Secondo la ricostruzione dell’accusa, l’affare di corruzione internazionale è proseguito fino al 2010 da parte della Società Italiana Perforazioni e Montaggi. I destinatari, oltre al citato soggetto latitante, erano alti politici algerini, in particolare l’allora Ministro dell’Energia Chekib Khelil, di cui Bediaou era il faccendiere.
La Saipem avrebbe avuto in cambio l’appalto per 8 contratti in materia di produzione di energia, per un valore totale di 11 miliardi di dollari, pari a un utile netto a fine 2012 di 1 miliardo di dollari.
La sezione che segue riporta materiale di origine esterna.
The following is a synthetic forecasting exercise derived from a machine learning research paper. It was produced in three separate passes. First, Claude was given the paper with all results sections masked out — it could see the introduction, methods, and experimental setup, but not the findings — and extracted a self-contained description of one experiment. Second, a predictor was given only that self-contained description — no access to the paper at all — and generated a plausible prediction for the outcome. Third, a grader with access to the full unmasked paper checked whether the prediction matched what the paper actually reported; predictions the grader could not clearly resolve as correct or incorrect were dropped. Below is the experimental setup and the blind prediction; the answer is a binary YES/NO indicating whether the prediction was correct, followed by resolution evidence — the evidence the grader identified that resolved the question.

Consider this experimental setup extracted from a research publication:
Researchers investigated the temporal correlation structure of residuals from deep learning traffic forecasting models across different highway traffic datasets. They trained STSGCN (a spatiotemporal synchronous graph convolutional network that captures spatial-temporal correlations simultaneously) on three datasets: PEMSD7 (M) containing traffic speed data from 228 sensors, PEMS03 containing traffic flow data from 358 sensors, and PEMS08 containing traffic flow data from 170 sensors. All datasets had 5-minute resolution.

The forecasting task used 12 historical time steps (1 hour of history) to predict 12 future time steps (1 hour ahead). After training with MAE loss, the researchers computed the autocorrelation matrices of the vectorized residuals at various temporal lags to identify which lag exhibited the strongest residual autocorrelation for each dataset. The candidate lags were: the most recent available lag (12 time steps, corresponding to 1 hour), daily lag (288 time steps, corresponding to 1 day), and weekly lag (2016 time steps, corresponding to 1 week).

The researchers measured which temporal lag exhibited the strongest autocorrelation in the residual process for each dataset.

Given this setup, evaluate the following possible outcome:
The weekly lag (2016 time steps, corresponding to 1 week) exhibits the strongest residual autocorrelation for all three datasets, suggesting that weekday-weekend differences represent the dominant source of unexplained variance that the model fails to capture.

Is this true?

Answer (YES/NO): NO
Al processo in corso a Milano, il Pubblico Ministero Isidoro Palma ha chiesto 6 anni e 4 mesi di carcere per Paolo Scaroni, l’ex numero uno di Eni, ora nel Consiglio di Amministrazione dell’AC Milan. 8 anni invece per Farid Noureddine Bedjaoui, colui che si sarebbe occupato con i suoi uomini di ricevere le tangenti.
Tra gli altri imputati per corruzione internazionale l’allora responsabile Eni in Nord Africa, Antonio Vella (chiesti 5 anni e 4 mesi per lui), l’ex ad di Saipem, Pietro Tali (6 anni e 4 mesi), l’ex direttore finanziario di Saipem e poi di Eni, Alessandro Bernini (6 anni).
Nelle richieste di carcerazione figurano anche i complici di Bediaoui. Per Samyr Ouraied, il braccio destro di Bedjaoui, chiesti 4 anni e 10 mesi. 6 anni per l’altro intermediario, Omar Habour. Il Pm propone di devolvere la confisca di 197 milioni allo Stato Italiano. Imputabili anche le persone giuridiche Eni e Saipem, per responsabilità amministrativa degli enti, da condannare con una sanzione di 900.000 euro.